## AIM OF THE EXERCISE
Your output should repeat each record below with no differences.

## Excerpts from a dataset

-*-*-

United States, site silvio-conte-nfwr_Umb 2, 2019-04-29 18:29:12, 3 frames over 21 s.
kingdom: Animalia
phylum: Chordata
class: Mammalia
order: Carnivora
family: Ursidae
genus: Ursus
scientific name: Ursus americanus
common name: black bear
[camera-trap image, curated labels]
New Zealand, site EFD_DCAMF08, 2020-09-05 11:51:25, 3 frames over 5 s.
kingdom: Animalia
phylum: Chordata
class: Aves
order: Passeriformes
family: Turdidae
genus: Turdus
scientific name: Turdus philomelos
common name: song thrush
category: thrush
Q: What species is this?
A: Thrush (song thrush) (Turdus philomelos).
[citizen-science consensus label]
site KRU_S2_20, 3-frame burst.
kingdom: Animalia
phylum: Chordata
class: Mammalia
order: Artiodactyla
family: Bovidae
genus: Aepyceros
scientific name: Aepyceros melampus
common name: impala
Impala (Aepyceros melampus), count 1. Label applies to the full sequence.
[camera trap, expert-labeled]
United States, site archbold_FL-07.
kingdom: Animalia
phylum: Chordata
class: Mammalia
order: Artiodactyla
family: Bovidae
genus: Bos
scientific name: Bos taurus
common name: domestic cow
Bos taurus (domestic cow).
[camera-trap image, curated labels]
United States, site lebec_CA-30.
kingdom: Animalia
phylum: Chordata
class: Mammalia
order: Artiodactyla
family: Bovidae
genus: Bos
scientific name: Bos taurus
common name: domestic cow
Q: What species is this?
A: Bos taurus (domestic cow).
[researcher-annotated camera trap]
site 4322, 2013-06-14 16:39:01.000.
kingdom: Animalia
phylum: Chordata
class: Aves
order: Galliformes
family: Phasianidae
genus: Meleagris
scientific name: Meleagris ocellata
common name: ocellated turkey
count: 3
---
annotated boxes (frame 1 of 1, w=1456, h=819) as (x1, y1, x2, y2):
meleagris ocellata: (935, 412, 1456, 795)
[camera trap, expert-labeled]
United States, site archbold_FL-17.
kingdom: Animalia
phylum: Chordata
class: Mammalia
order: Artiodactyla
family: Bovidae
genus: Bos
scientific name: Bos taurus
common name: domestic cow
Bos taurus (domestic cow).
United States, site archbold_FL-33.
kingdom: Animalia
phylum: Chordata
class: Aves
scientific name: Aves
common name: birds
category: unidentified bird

-*-*-

## REPLY TO THE TASK
United States, site silvio-conte-nfwr_Umb 2, 2019-04-29 18:29:12, 3 frames over 21 s.
kingdom: Animalia
phylum: Chordata
class: Mammalia
order: Carnivora
family: Ursidae
genus: Ursus
scientific name: Ursus americanus
common name: black bear
[camera-trap image, curated labels]
New Zealand, site EFD_DCAMF08, 2020-09-05 11:51:25, 3 frames over 5 s.
kingdom: Animalia
phylum: Chordata
class: Aves
order: Passeriformes
family: Turdidae
genus: Turdus
scientific name: Turdus philomelos
common name: song thrush
category: thrush
Q: What species is this?
A: Thrush (song thrush) (Turdus philomelos).
[citizen-science consensus label]
site KRU_S2_20, 3-frame burst.
kingdom: Animalia
phylum: Chordata
class: Mammalia
order: Artiodactyla
family: Bovidae
genus: Aepyceros
scientific name: Aepyceros melampus
common name: impala
Impala (Aepyceros melampus), count 1. Label applies to the full sequence.
[camera trap, expert-labeled]
United States, site archbold_FL-07.
kingdom: Animalia
phylum: Chordata
class: Mammalia
order: Artiodactyla
family: Bovidae
genus: Bos
scientific name: Bos taurus
common name: domestic cow
Bos taurus (domestic cow).
[camera-trap image, curated labels]
United States, site lebec_CA-30.
kingdom: Animalia
phylum: Chordata
class: Mammalia
order: Artiodactyla
family: Bovidae
genus: Bos
scientific name: Bos taurus
common name: domestic cow
Q: What species is this?
A: Bos taurus (domestic cow).
[researcher-annotated camera trap]
site 4322, 2013-06-14 16:39:01.000.
kingdom: Animalia
phylum: Chordata
class: Aves
order: Galliformes
family: Phasianidae
genus: Meleagris
scientific name: Meleagris ocellata
common name: ocellated turkey
count: 3
---
annotated boxes (frame 1 of 1, w=1456, h=819) as (x1, y1, x2, y2):
meleagris ocellata: (935, 412, 1456, 795)
[camera trap, expert-labeled]
United States, site archbold_FL-17.
kingdom: Animalia
phylum: Chordata
class: Mammalia
order: Artiodactyla
family: Bovidae
genus: Bos
scientific name: Bos taurus
common name: domestic cow
Bos taurus (domestic cow).
United States, site archbold_FL-33.
kingdom: Animalia
phylum: Chordata
class: Aves
scientific name: Aves
common name: birds
category: unidentified bird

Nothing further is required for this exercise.